The recent upsurge in Houthi and Hezbollah attacks on ships in the Red Sea has prompted the world's two largest container shipping lines, Moller-Maersk and Hapag-Lloyd, to halt transit.

Subsequently, two oil majors have insisted on adding a clause to their contracts allowing them to divert their vessels through Africa if they deem the waters near Yemen unsafe.

Now, most of the major shipping lines, responsible for more than 60% of the world's container transport, have given up using the Bab-el-Mandeb Strait and the Suez Canal, respectively.

What will be the result of all this?

Locally, this could turn into an economic disaster for Egypt. Thirty percent of the world's container traffic passes through the Suez Canal, generating some $10 billion a year in tolls for Egypt.

In addition, the conflict in the neighboring Gaza Strip threatens to disrupt tourist stocks and natural gas imports. As a result, prices will rise in the country, while people's incomes will fall.

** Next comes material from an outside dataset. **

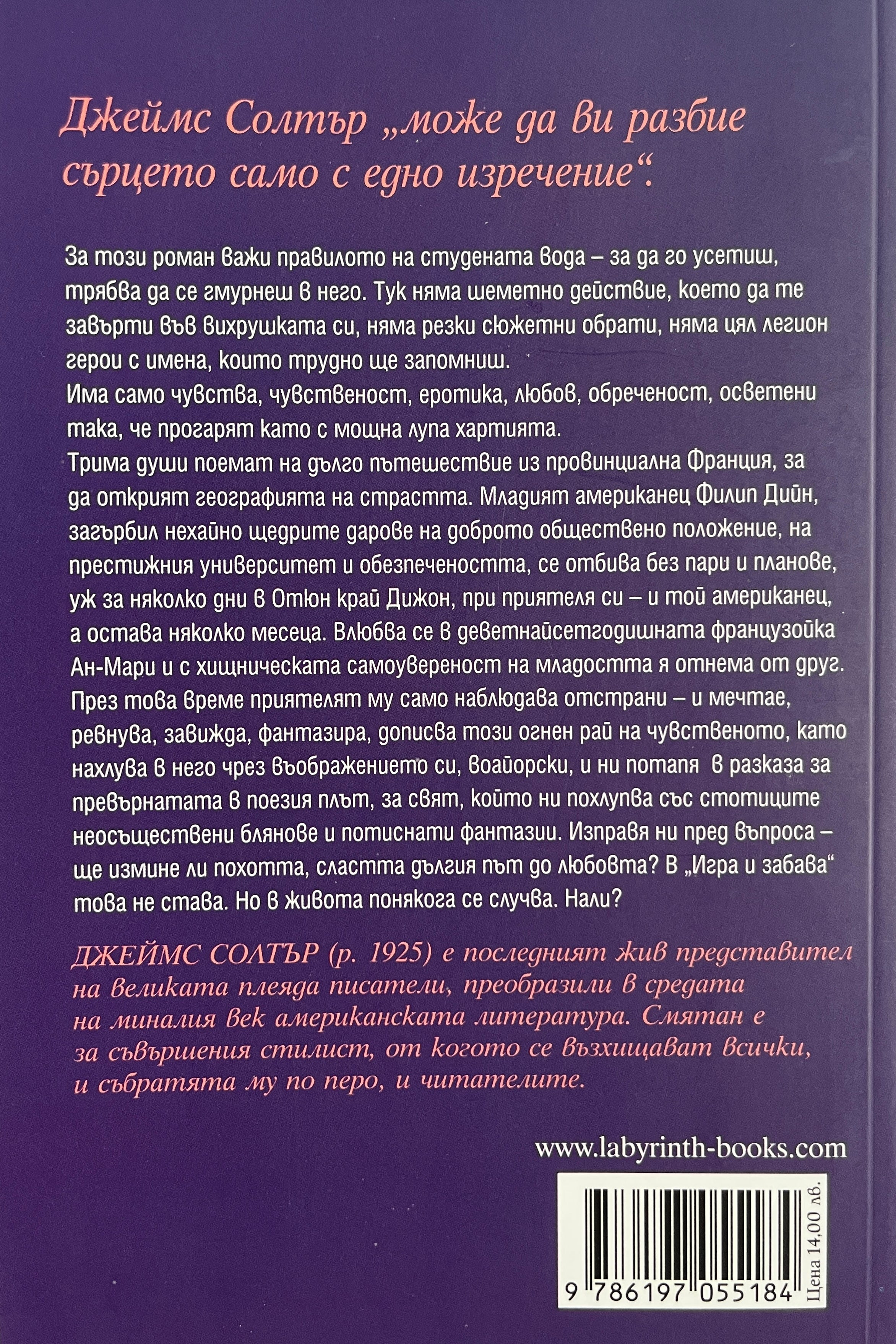 Игра и забава - Джеймс Солтър - задна корица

In the long term, this could lead to social unrest.

On a larger scale, it could lead to widespread trade disruption and increased logistics costs, triggering another round of price hikes and forcing central banks to delay changes in monetary policy.

What do countries plan to do in response?

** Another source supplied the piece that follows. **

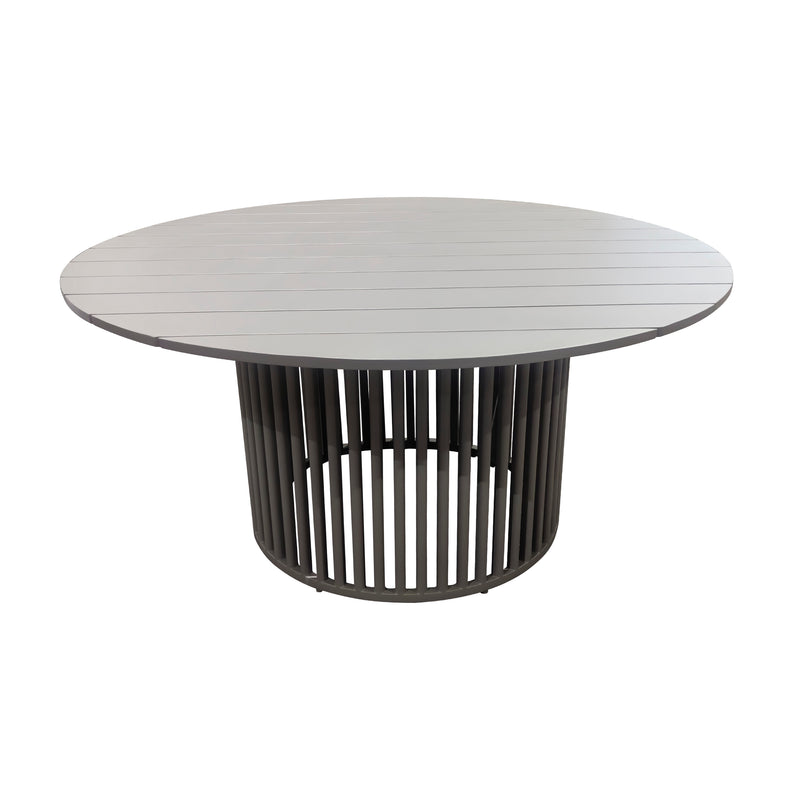 Cargue la imagen en el visor de la galería, Comedor redondo Shangrila 1.53M de aluminio + 6 silas Nacolitana color gris - GL3AQ59315-NAC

No one wants to jeopardize the progress made in the fight against inflation. So, it is no surprise that the United States has officially announced the launch of Operation Prosperity Guardian to ensure safe navigation in the Red Sea.

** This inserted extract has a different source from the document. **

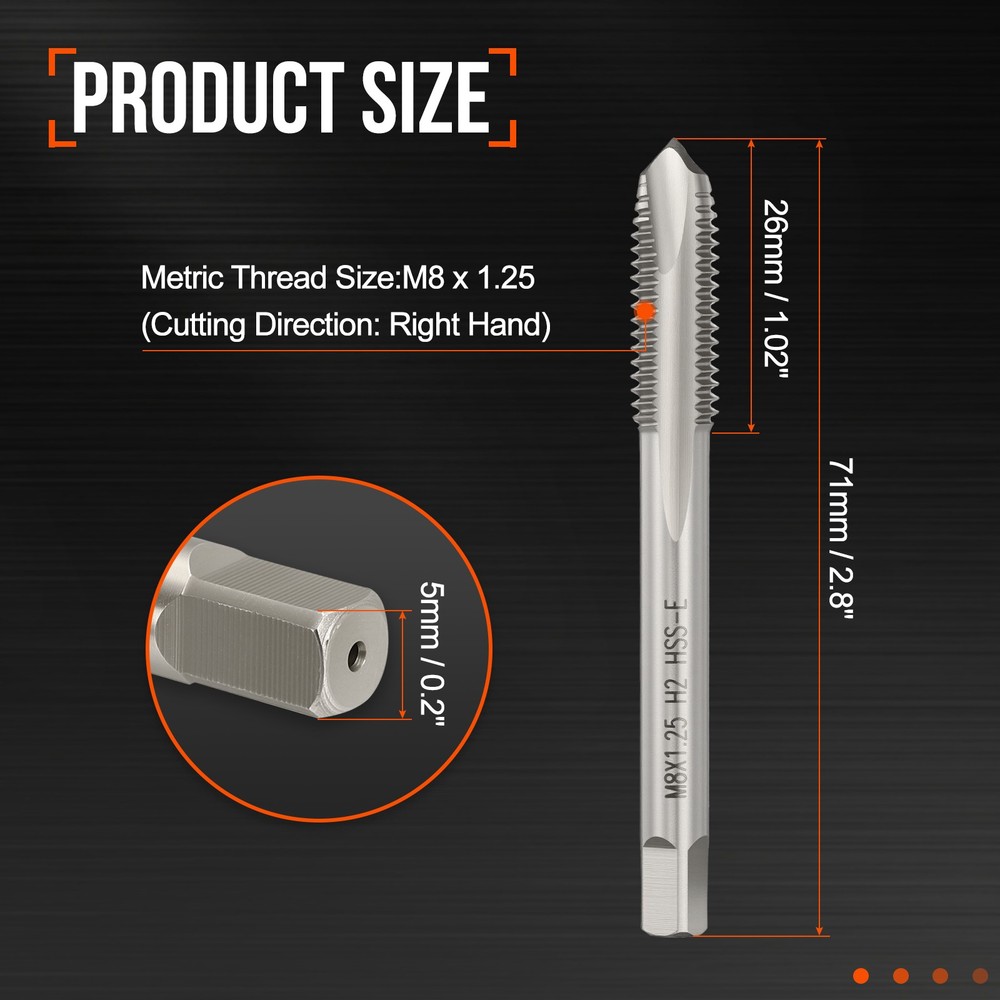 M8x1.25 Spiral Point Plug Threading Tap Polished Screw Tapping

To achieve this, an international naval coalition comprising the United States, the United Kingdom, Canada, Italy, France, the Netherlands, Spain, Seychelles, and Bahrain has formed.

These ships will escort merchant ships and protect them from Houthi attacks.

In response to his U.S. counterpart Austin's announcement of the launch of an operation, Yemen's Defense Minister Al-Atifi declared, "We will turn the Red Sea into your graveyard."

What next?

The Houthis will continue to send drones and rockets. These drones and missiles will be successfully intercepted 99% of the time. However, unfortunately, 1% of the time, the targets will still be hit.

Further down the road, this could become a new trigger for the continuation of the bloody conflict. And there is a possibility that, again against its will, Iran will sooner or later be drawn into it.

What should an investor do?

Usually, when the geopolitical situation worsens, gold (XAUUSD) tends to benefit. Oil could also have seen a significant rise, but the markets see no real reason to do so for now.

Yes, some 7 million barrels of oil pass daily through the Red Sea from north to south and vice versa. If logistics were to change for a long time, spot prices could rise by $3 to $4 per barrel.

The good news is that there is still capacity to reroute shipments, so Goldman Sachs analysts do not expect the situation in the Red Sea to have much influence on oil prices.